Часть 4
Только вписали американцы балалайки в свои интерьеры: кто над диваном повесил, кто в гараже, а кто и вместо сливного бака приспособил, как приехала к ним на гастроль одна немецкая поп звезда большой величины. Концерт, как и полагается, дала шикарный: с фейерверком в одну половину неба, и с пышными бедрами танцовщиц в другую. После шоу, да феерии повели американцы эту звезду на экскурсию по самым лучшим домам —своим бытом хвастаться. Больше, видать, нечем было глаза завесить. Не доллары же немцу показывать.
«Зер гуд!» — сказала звезда, оглядев хоромы с футбольное поле и, увидела инструмент иоганновский, вместо пепельницы на хрустальном столике пристроенный.
— О! Знаменитый русской балалайка! Моя хочет на ней играть!
Делать нечего, не обижать же американцам немчину. Вытрясли они пепел сигарный из инструмента, и поиграть звезде любезно позволили.
Сыграл немец одну мелодию, потом вторую. Слезой от умиленья проникся, да и говорит:
— Хочу много такой балалайка. Триста штук. И только балалайка этот мастер. Денег буду дать по тысяча евро за один балалайка. Дайте мне его телефон. Я буду звонить мастер, сделка делать.
— Нет у нас телефона мастера, — смекнули америкосы. — балалайки есть, а телефона нет. Можем хоть сейчас десять штук продать.
— Десять балалаек — это не есть концерт, это, как говорят русские, только на паперти играть. Триста штук и не один балалайка меньше.
— Хорошо, — радостно согласились американцы, — будет вам триста балалаек, через неделю.
— Неделя не есть хорошо. Хорошо три дня.
С трудом америкосы дождались, пока звезда отужинает и восвояси уберется. Шибко хотелось им будущую прибыль поскорее узнать, аж скулы свело, да так, что ни слово молвить, ни сигару засунуть.
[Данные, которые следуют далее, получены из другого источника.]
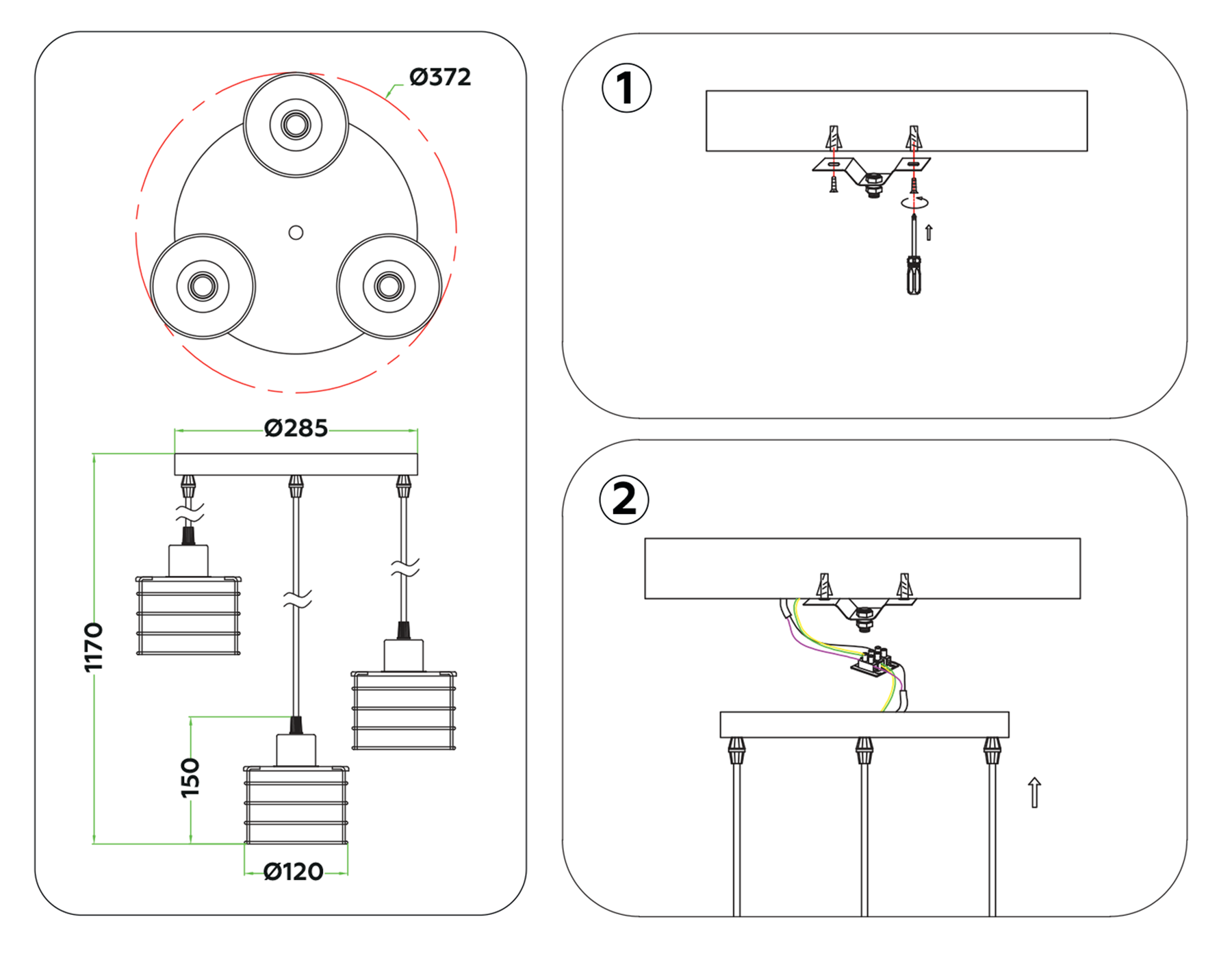 Ø372

Ø285

1170

150

Ø120

1

2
Стоят на немца глаза таращат, лица красные, хоть блины пеки, и улыбаются шире собственных ушей, — орехи им в зубы вставляй и коли. Щелкунчики, одним словом.
Не успел немца и след остыть, как кинулись американцы к счетным машинкам, и давай будущие миллионы насчитывать, да налоги из них вычитать. Десять раз триста на тысячу умножали и десять раз сами себе не верили. Это ж где еще такую выгоду можно поиметь, как не в России! — восхищались они и вдоль и поперек свое грядущее счастье пересчитывали. Ногти на пальцах стерли, так по калькуляторам стучали. Наконец самый старший из них — на гамбургского петуха похожий — сделал остановку в счете, вытер пот, ноги на стол забросил и Поздеева по телефону набирать начал.
Пока америкосы с ума от балалаечных перспектив сходили в городе невидимка объявился. Невиданным образом стали из магазинов продукты пропадать. Где поддон булок исчезнет; где колбаса, словно под землю провалится; а где и мороженое целой коробкой среди бела дня испариться. И никто ничего сделать не мог. Уже и милиция все ноги до фуражек сносила, и частные детективы свои лупы взглядами до дыр просверлили, — нет вора и все тут. Дошло до того, что над каждым продуктом по видеокамере поставили, но все без толку. Лишь насмотрелись, как продавщицы в подсобках грузчикам глазки строят. По последнему обстоятельству хотели даже на местном телевидении реалити-шоу открыть, но у продавщиц слов только на полсерии хватило, а у грузчиков на одну. Лучше они непечатными фразами владели.
В общем, кризис по городу с размахом прошелся. Работу как ветром сдуло, денег и без кризиса было только на фантики, да еще и вор невидимка завелся. Одна собака Тумба да грудной поздеевский малютка живут припеваючи. Собака целыми днями колбасу жует, да в потолок поплевывает, а малютка пломбир без устали лижет. Одних булок в запасе у них целый поддон, да они ими только в зубах ковыряются. Но я про это вам не говорил, и вы от меня такого не слышали.